### Uit te voeren taken
1. Neem het reisverslag over de Camino over van "3 km verder" tot "kruisen met schelp." en pas het aan door "balkons" te vervangen door "balkonnetjes".
2. Schrijf het reisverslag over de Camino verder, te beginnen na de laatste zin.

Van hier is het
niet ver meer naar het hoogste punt van de Camino. Op 1504 meter hoogte bevindt
zich het Cruz de Hierro.
Een ijzeren kruis hoog op een lange dikke
paal en gezet op een hoop stenen. Deze hoop stenen werd gevormd door al de
stenen die de ontelbare pelgrims al eeuwen lang met zich meebrengen en er bij
gooien.
Deze keer heb ik mijn steen niet meegebracht van thuis, maar
van de laatste bocht.
Iets verderop heeft men dan een geweldig zicht
over de wijdse omgeving.
3 km verder bereik ik Manjarin, een plaatsje
met 1 huis, nl. een refugio met 16 bedden.
De weg gaat nu verder naar beneden,
ik moet van 1504 meter dalen naar het op 543 meter gelegen Ponferrada,
met steeds een mooi zicht op de bergen en de valleien.
El Acebo,
dorpje op 1156 meter, nauwe straten en overhangende balkons. De Camino wordt
hier gekenmerkt door ijzeren kruisen met schelp.

### Verstrekte gegevens
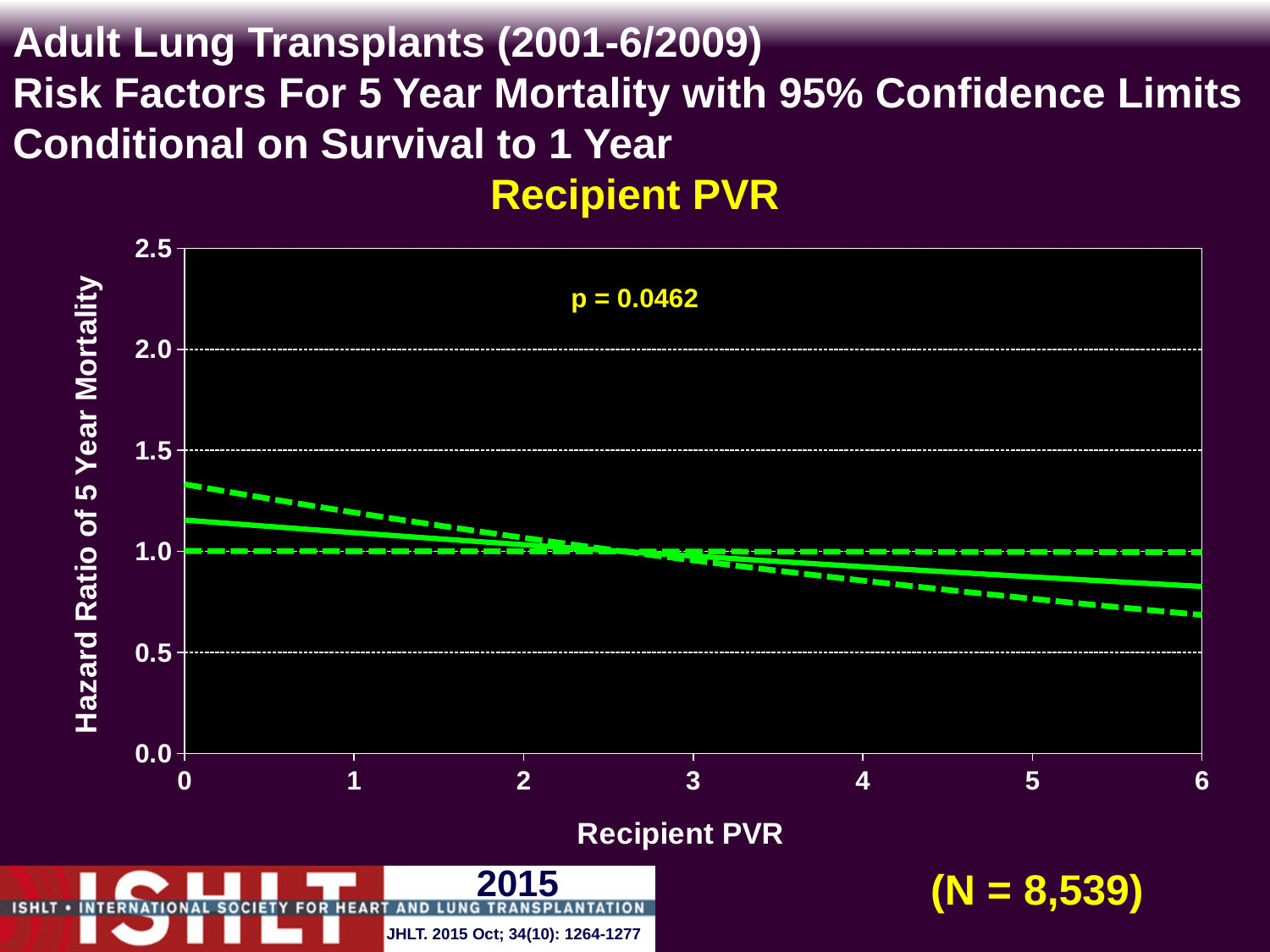
Does the solid hazard ratio line rise or fall as Recipient PVR increases from 0 to 6? fall What p-value is printed on the chart? p = 0.0462 Is the hazard ratio (solid line) at Recipient PVR 0 greater or less than 1.0? greater What kind of chart is shown on the slide? line chart Is the lower confidence limit (lower dashed line) at Recipient PVR 6 greater or less than 0.5? greater What is the title of the chart? Recipient PVR What is the maximum value shown on the y axis? 2.5 Is the upper confidence limit (upper dashed line) at Recipient PVR 0 greater or less than 1.5? less What is the label of the y axis? Hazard Ratio of 5 Year Mortality What is the sample size (N) shown on the slide? 8,539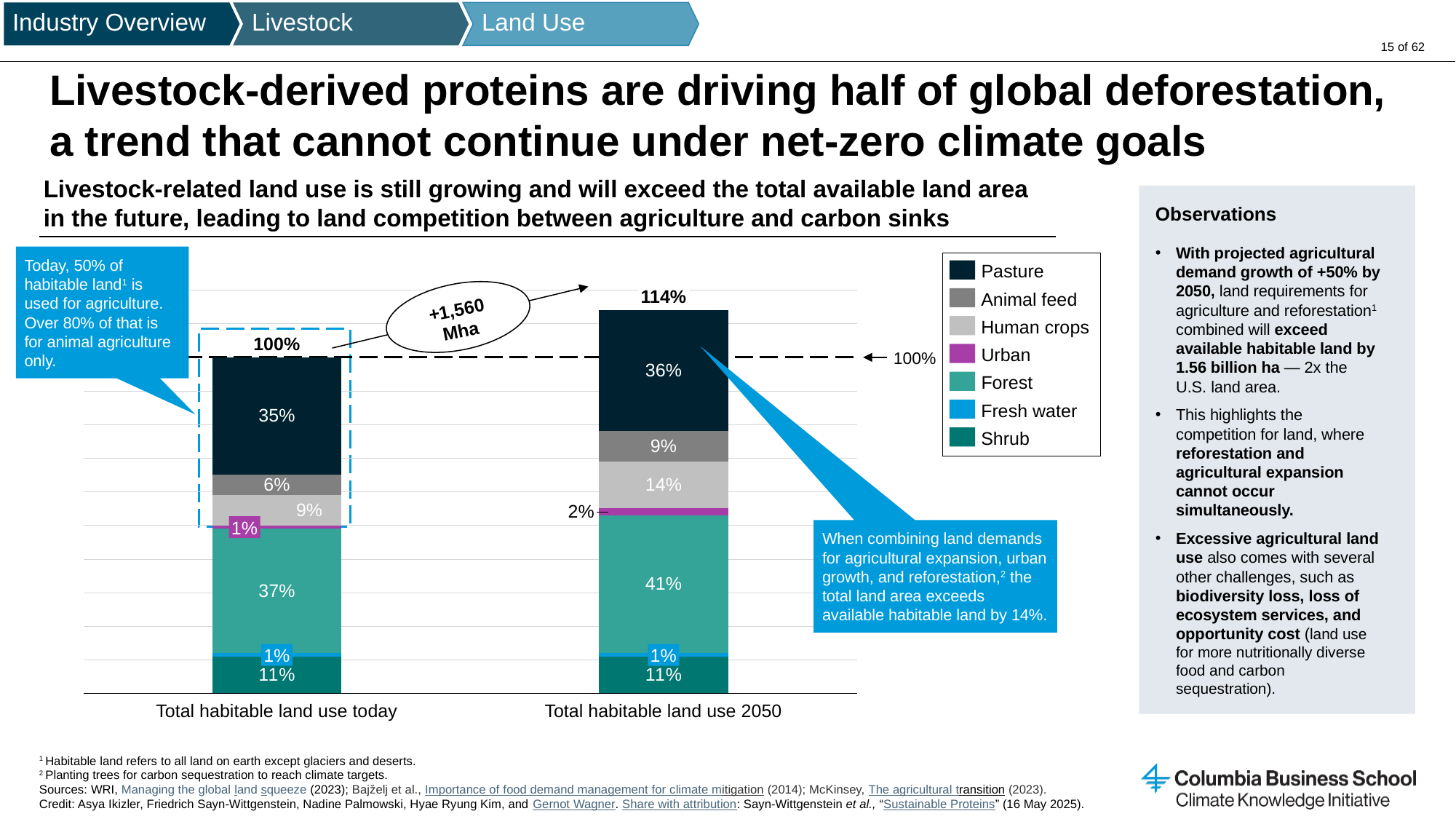
Which segment is the largest in the Total habitable land use 2050 bar? Forest How many series does the chart legend list? 7 Is the Animal feed share larger today or in 2050? 2050 What is the total of the Total habitable land use today bar? 100% What is the total of the Total habitable land use 2050 bar? 114% Which series is shown in the darkest colour at the top of each bar? Pasture What is the Forest share for Total habitable land use 2050? 41% How many bars (categories) are plotted in the chart? 2 What is the Human crops share for Total habitable land use 2050? 14% What kind of chart is shown on the slide? Stacked bar chart What is the difference between the Human crops share in 2050 and today? 5% What is the Pasture share for Total habitable land use today? 35%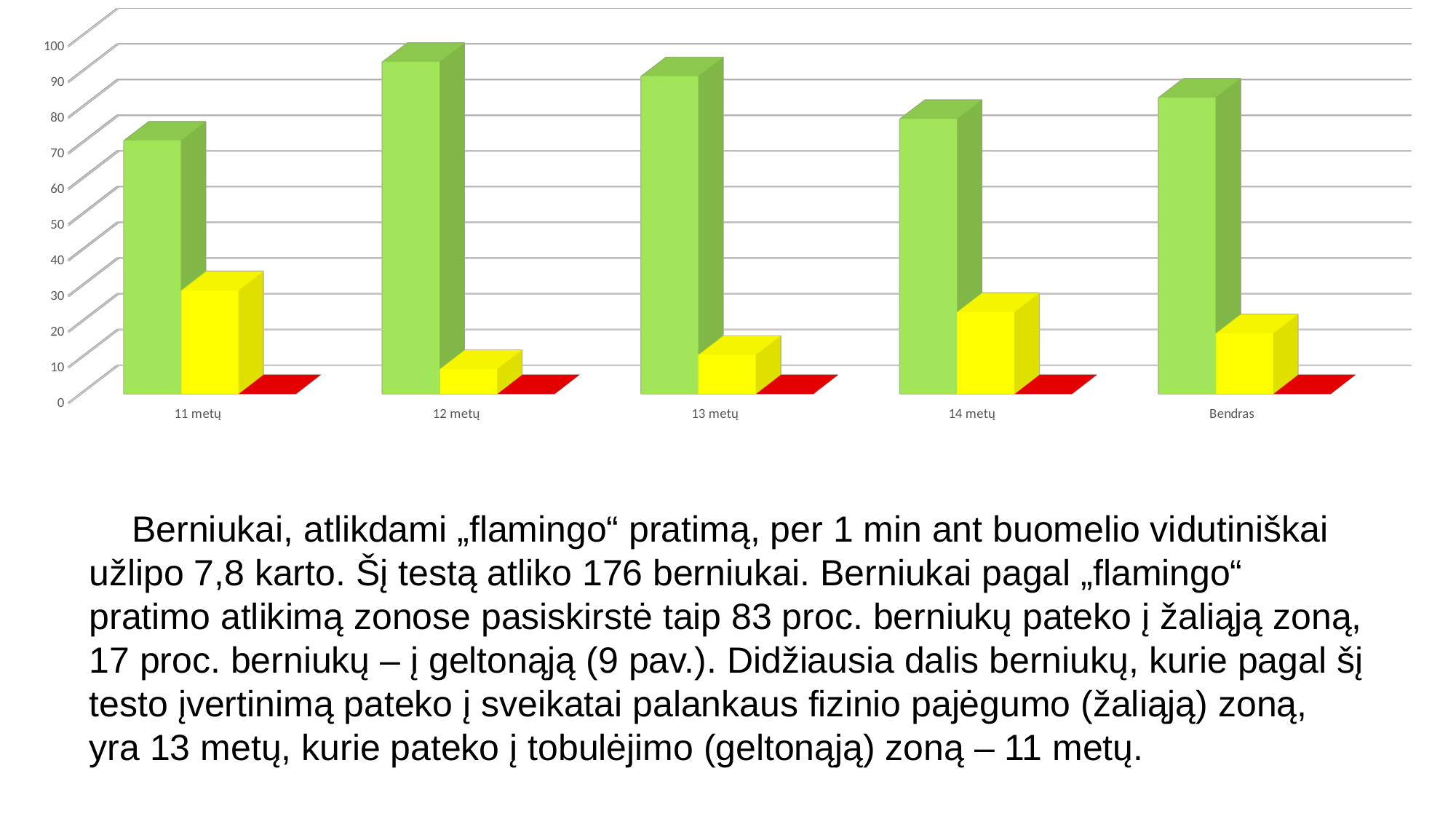
Is the yellow bar for 12 metų greater or less than 20? less What kind of chart is shown on the slide? bar chart What is the highest value shown on the vertical axis of the chart? 100 Is the yellow bar for 11 metų greater or less than 20? greater Is the green bar for 11 metų greater or less than 60? greater Which category has the shortest green bar? 11 metų How many categories are shown on the x axis of the chart? 5 Which category has the tallest green bar? 12 metų Which category has the shortest yellow bar? 12 metų Which is larger, the green bar for 12 metų or the green bar for 14 metų? 12 metų Which category has the tallest yellow bar? 11 metų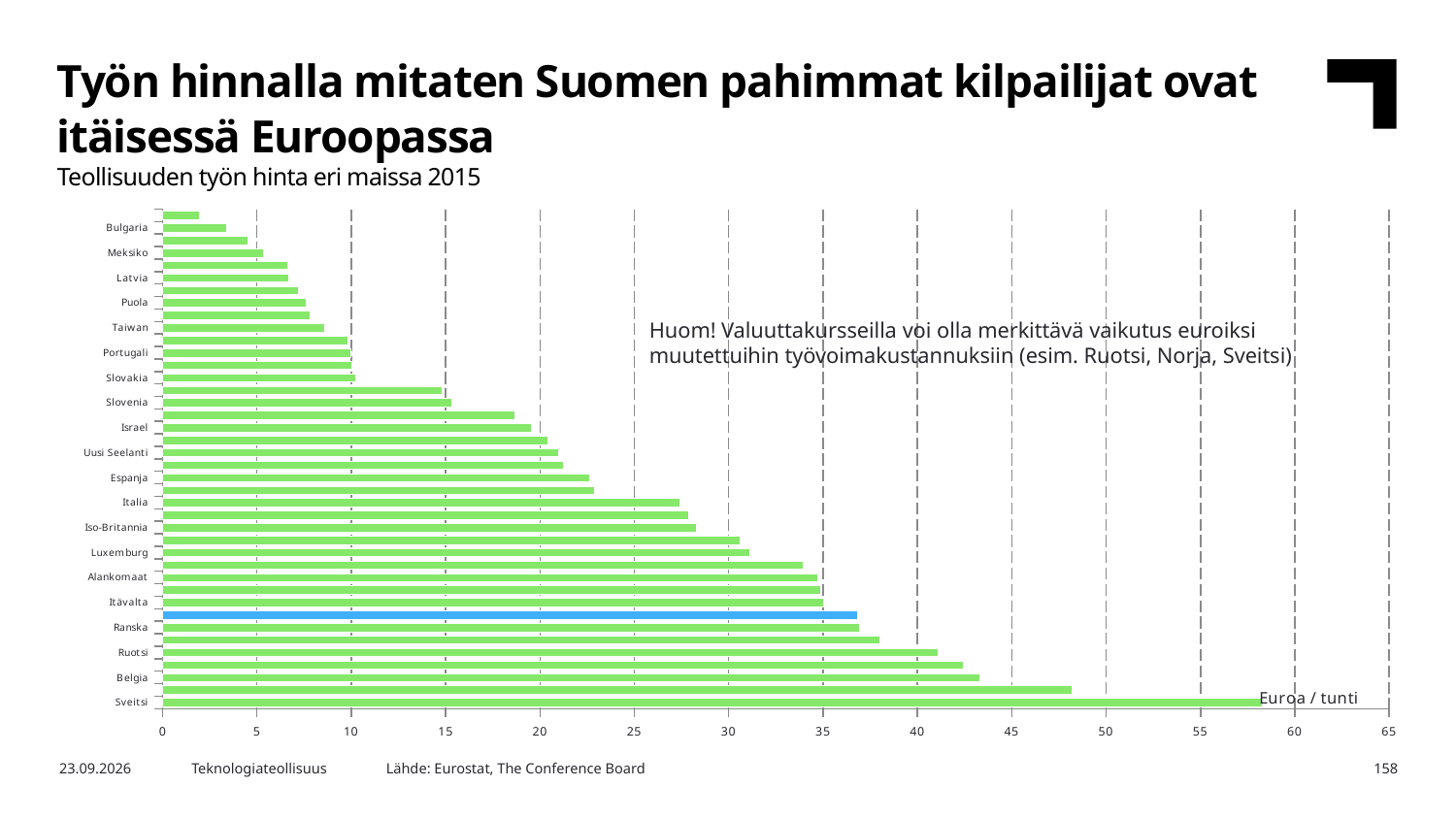
What is the subtitle of the chart? Teollisuuden työn hinta eri maissa 2015 Is the value for Belgia greater or less than 40? greater Is the value for Sveitsi greater or less than 55? greater Is the value for Iso-Britannia greater or less than 30? less Which has the higher value, Italia or Espanja? Italia What kind of chart is shown on the slide? bar chart Which country has the highest labour cost in the chart? Sveitsi What unit is shown on the chart's value axis? Euroa / tunti Which has the higher value, Belgia or Ruotsi? Belgia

### Genummerde antwoorden
1.
3 km verder bereik ik Manjarin, een plaatsje
met 1 huis, nl. een refugio met 16 bedden.
De weg gaat nu verder naar beneden,
ik moet van 1504 meter dalen naar het op 543 meter gelegen Ponferrada,
met steeds een mooi zicht op de bergen en de valleien.
El Acebo,
dorpje op 1156 meter, nauwe straten en overhangende balkonnetjes. De Camino wordt
hier gekenmerkt door ijzeren kruisen met schelp.

2.
In Molinaseca kom ik
voorbij een refugio en twijfel even hier te stoppen of niet. Het is wel zeer
warm, ik heb reeds 5u45 gewandeld doch het is pas 13 u. Dan toch maar verder
naar Ponferrada, waar de rivieren Boeza en Sil samenvloeien.
Ponferrada genoemd naar de ijzeren brug over de Sil. Hier staat ook een 13de
eeuws kasteel, gebouwd door de Tempeliers.
Ik verblijf in de refugio
van San Nicolás de Flüe, opengehouden door Duitse vrijwilligers.
Morgen naar Villafranca del Bierzo.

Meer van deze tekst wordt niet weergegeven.